L’enfant qui, lui, a regardé papa, il l’a écouté et il a fait ce qui était bon entre papa et l’enfant, mais au moment où il a pris la porte, voilà qu'est venu en lui quelque chose : "Ouf, si ce n’était pas vrai, si je rencontrais quelqu’un qui veut me faire du mal!" Pourquoi a-t-il douté? D’où est venu à lui ce doute? C’est le même enfant, c’est le même papa. C’est que l’enfant a été dans une tentation : "Tu sais, quand tu sortiras d’ici, il y a un loup dehors." Alors, il a eu l’impression que le loup était vrai : "Je suis en danger." Alors, il est parti à l’école avec un pas incertain. Alors, il a avancé, il a entendu un bruit; parce qu’il a entendu un bruit, il ne voulait plus avancer. Il s’est arrêté : "Qu’est-ce que je vais faire?" Alors, il a vu une personne. Il a été vers la personne pour aller chercher de la sécurité, ce qui l’a fait détourner de son chemin. Une fois approché de la personne, la personne s’est penchée et elle a dit : "Mais qu’est-ce que tu as?" "J’ai peur." Alors, il lui a proposé d’aller le reconduire à l’école, mais il ne s'est jamais rendu à l’école parce qu’il avait rencontré le loup.

Pourtant, c’est le même enfant. C’est que le premier n’avait pas répondu à ces tentations. "Papa a dit que tout était pour bien aller", alors la tentation n’a pu rien faire en cet enfant : le mouvement de vie n’a pas été interrompu. L’amour entre le père et l’enfant était toujours présent; alors, il est parti dans une très grande confiance, droit, là où il devait aller.

Celui qui a été dans la tentation, lorsqu’il a pris la porte, il a eu sa première… : "Oh, si papa ne disait pas tout à fait la vérité! Il ne sait pas, lui, qu’il y a un loup, lui." Alors, voilà qu’entre le papa et l’enfant, le mouvement de ce lien d’amour, ce lien de vie, avait été comme paralysé : il a eu peur. C’est sa peur qui a fait qu’il a cru à un danger : ce danger n’existait pas, c’est sa réponse face à la tentation qui a fait naître le loup. Le loup, c’est un danger; le loup, c’est un mouvement de vie qui a été empoisonné. C’est comme dans son mouvement de vie : il était en contact avec un autre mouvement de vie.

L’enfant qui est amour est en ligne directe. L’enfant qui est amour, mais dans un manque de confiance, fait comme un arrêt, un détour; alors, il a rencontré quelqu’un qui avait aussi un papa et qu’il a manqué de confiance envers son papa : l’autre aussi avait un papa, lui aussi un jour a eu peur. Parce qu’il a été tenté, il avait répondu à la peur; alors, comme il avait répondu à la peur, il a connu la douleur, il a connu ce qu’était être en danger. Son mouvement entre le père et lui a été empoisonné par les tentations qui venaient de Satan, alors Satan, lui, a fait en sorte de faire un lien. L’enfant qui a peur du loup et le loup lui-même se sont comme rencontrés parce que Satan l’a voulu : une tentation a rencontré une autre tentation.

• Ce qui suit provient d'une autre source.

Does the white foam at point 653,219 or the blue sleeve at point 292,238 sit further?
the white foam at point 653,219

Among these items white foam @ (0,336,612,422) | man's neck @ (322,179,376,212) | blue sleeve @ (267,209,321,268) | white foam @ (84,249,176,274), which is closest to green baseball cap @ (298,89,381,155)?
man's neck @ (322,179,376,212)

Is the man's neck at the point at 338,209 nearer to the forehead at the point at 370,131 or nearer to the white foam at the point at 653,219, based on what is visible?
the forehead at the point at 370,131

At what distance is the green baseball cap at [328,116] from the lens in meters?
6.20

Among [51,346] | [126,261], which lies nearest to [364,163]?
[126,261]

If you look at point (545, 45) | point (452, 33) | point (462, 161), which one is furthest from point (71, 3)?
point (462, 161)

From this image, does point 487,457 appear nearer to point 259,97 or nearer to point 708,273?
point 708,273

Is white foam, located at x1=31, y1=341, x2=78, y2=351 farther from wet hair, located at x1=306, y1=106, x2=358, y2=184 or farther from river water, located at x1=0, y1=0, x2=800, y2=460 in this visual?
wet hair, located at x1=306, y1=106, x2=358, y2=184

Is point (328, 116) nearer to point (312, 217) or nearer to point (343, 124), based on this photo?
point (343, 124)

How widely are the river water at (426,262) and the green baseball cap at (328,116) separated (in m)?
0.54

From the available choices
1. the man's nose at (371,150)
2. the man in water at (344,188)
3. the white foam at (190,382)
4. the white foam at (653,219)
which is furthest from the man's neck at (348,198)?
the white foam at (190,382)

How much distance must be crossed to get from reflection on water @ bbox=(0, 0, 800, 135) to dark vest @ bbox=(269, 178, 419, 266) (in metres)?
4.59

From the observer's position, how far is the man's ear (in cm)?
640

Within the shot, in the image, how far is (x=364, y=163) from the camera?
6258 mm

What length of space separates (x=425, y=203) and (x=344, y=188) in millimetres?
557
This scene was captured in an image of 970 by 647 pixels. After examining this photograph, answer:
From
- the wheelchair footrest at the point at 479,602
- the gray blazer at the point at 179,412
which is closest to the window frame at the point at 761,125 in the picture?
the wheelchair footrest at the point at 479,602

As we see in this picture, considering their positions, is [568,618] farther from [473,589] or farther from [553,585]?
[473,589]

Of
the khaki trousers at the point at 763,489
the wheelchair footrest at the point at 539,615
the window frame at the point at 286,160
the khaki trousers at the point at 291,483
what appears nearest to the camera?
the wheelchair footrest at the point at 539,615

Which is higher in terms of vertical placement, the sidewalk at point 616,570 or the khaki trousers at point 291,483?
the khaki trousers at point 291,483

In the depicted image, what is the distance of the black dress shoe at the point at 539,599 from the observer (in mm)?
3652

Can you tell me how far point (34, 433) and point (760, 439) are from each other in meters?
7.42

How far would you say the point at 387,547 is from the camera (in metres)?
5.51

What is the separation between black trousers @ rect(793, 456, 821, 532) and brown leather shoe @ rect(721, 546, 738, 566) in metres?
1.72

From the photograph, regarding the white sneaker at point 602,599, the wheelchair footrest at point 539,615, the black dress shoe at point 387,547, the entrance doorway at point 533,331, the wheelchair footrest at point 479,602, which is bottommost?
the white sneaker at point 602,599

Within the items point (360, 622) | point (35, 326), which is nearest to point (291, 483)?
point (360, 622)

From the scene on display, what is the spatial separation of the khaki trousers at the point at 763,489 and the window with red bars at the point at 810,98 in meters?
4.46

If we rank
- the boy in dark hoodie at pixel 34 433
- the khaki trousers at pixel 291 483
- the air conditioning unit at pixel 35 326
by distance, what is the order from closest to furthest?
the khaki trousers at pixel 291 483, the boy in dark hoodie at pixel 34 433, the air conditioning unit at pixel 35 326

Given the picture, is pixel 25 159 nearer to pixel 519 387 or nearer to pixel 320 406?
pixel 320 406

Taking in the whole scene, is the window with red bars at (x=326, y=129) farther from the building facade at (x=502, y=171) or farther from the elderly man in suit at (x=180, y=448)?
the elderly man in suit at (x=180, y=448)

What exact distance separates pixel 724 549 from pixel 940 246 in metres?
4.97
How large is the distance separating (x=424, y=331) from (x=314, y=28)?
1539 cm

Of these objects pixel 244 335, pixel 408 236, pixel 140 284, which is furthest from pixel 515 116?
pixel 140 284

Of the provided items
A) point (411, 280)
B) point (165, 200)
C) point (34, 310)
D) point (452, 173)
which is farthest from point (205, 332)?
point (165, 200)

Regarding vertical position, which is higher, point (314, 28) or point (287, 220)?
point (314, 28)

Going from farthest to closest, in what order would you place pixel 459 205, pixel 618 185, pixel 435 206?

Nous sommes liés les uns et les autres, nous sommes faits de la même chair, nous sommes faits du même amour, nous sommes tous ensemble; alors, si nous répondons à une tentation et qu’un autre répond à une tentation, c’est comme si notre chair était en communication : elle connaît. La peur attire la peur; la peur nourrit la peur, la peur renvoie la peur : toujours une nourriture. Si moi à l’intérieur j’ai la peur, c’est que toi tu as la peur; si moi je réponds oui à la peur et que toi tu réponds oui à la peur, il y a un lien : cette peur se nourrit tout comme le mouvement de la vie a besoin de nourriture.

Dieu, c’est l’Amour. Il nous donne son amour et nous, lorsqu’on reçoit l’amour de Dieu, on se donne de l’amour, on attire l’amour, on lui donne de la nourriture. Alors, lorsque le monde est dans la joie, bien, ça se propage, on a l’impression que tout se communique. Mais c’est la même chose pour ceux qui doutent, pour ceux qui ont peur, pour ceux qui sont déprimés, pour ceux qui haïssent. Nous, involontairement, nous nourrissons tout cela. Lorsque nous ne refusons pas une tentation, lorsque nous laissons la tentation pénétrer en nous, voilà qu’il y a communication.

Nous avons en nous des mouvements de vie et si ces mouvements de vie sont paralysés, empoisonnés par un doute, par une peur, alors nous donnons de la nourriture à ceux qui ont un mouvement de vie empoisonné par la peur, par le doute. Alors, les enfants de Dieu sont contre les enfants de Dieu. Nous, nous ne voulons pas faire cela. C’est tout simplement Satan, les esprits impurs, qui viennent voler nos mouvements de vie, sans nous demander la permission, mais en nous tentant, et lorsque nous ne refusons pas la tentation, voilà que la nourriture passe et ça nourrit tous les mouvements de vie empoisonnés.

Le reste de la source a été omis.